Here’s where it gets interesting though. Of the five pitchers I listed, all were right handers except Jarrod Washburn. All showed the same pattern except Washburn. He showed the same on the pitch middle inside, but on the down and away pitch, his chart showed batters swinging and missing on what would be down and in to a right hand batter. I don’t know enough to explain this. The Rangers don’t have any left hand starters, so I don’t have much experience analyzing their pitches, but also, I don’t know if it’s due to Washburn facing a different percentage of left hand batters, or some other function of being left handed. If that were the case, wouldn’t he also show a similar pattern on the middle inside pitch? I need to look at more data to say anything definitive.
So, an interesting analysis in the end. It adds to my previous analysis of Loe, and confirms those results, that location within the strike zone does not affect the outcome of the pitch, from the pitcher’s point of view. One of the things I recalled during the day today was seeing the hot and cold zone charts of various batters. I don’t remember seeing them for pitchers, but that doesn’t mean they don’t exist. Or, maybe, they don’t exist because they don’t show anything. Since there are hot and cold zones for hitters, maybe what we are seeing is the pitcher pitching around them – the pitcher ends up being random because he faces a large variety of hitters, who have different hot zones. The aggregate of the hot and cold zones for batters could end up making an amorphous blob for pitchers.

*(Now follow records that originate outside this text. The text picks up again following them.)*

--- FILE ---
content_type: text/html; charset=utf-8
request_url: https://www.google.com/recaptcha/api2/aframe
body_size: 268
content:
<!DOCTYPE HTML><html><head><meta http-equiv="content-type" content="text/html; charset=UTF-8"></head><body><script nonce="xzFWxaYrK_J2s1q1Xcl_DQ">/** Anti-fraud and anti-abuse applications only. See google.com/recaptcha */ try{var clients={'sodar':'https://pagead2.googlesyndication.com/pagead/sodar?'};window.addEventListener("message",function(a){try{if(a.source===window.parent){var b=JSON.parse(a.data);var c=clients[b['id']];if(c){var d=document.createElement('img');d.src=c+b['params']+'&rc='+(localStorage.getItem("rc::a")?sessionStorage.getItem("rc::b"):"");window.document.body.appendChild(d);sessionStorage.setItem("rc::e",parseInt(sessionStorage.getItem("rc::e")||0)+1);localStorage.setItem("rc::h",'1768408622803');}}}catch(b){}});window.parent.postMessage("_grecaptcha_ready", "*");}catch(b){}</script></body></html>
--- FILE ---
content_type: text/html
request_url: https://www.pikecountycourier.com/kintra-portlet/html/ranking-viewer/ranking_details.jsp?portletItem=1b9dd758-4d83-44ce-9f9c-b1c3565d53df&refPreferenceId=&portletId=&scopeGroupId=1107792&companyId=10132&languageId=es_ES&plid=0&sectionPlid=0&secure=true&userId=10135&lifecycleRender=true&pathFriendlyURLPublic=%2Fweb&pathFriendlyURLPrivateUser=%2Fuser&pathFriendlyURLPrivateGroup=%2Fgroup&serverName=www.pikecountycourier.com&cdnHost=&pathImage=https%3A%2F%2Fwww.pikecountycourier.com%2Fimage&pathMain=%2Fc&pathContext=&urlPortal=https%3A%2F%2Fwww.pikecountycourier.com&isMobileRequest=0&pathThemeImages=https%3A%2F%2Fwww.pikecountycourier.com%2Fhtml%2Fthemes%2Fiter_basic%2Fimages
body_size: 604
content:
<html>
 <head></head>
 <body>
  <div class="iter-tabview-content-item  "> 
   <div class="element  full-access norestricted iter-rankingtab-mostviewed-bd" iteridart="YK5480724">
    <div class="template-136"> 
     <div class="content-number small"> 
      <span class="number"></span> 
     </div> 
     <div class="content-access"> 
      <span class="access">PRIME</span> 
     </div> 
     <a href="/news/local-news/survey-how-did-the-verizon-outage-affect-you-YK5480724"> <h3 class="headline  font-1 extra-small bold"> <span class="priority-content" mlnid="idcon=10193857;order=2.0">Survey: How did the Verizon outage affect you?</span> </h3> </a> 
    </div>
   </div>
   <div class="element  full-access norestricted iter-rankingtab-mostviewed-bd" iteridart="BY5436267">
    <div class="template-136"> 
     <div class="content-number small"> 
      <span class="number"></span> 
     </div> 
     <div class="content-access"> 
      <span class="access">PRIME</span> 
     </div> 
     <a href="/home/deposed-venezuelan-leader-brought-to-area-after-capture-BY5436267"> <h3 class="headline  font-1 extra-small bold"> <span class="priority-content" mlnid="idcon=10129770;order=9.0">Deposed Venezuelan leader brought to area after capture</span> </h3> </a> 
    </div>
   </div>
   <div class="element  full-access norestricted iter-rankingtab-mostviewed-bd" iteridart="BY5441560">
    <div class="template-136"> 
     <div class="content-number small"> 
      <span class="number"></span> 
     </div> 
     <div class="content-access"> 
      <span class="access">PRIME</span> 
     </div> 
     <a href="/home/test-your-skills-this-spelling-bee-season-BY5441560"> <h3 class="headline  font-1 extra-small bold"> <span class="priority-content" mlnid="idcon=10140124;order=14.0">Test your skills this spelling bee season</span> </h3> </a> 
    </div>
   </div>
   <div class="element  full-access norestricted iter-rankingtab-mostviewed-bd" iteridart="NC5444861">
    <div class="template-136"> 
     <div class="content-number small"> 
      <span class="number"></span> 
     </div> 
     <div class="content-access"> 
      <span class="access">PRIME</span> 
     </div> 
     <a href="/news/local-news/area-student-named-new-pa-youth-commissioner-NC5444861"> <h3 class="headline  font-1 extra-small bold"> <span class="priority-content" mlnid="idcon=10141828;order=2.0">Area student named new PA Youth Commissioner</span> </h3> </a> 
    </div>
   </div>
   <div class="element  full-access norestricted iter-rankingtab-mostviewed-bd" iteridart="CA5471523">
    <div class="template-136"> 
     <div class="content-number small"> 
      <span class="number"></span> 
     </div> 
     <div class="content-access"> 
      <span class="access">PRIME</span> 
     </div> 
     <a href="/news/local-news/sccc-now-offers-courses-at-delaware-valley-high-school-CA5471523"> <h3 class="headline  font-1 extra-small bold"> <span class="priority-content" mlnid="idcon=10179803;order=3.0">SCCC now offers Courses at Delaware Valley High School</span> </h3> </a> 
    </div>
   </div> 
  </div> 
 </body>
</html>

Thus, my next task will be to look at some batters, and see if I can discern their hot and cold zones. If that’s the case, then I think I could conclude that my analysis here is right, and that the outcome of the pitch is decided more by the batter than the pitcher, at least when it comes to location. And then I could say that the pitcher is involved in other ways, either by speed, or how much the pitch drops, or the break on the pitch, and it is those things that matter from the pitcher’s perspective. But right now, I’m looking at the old adage that says that anyone will hit a pitch grooved down the middle of the plate, and the data shows that no, they won’t. But you try telling a pitcher that.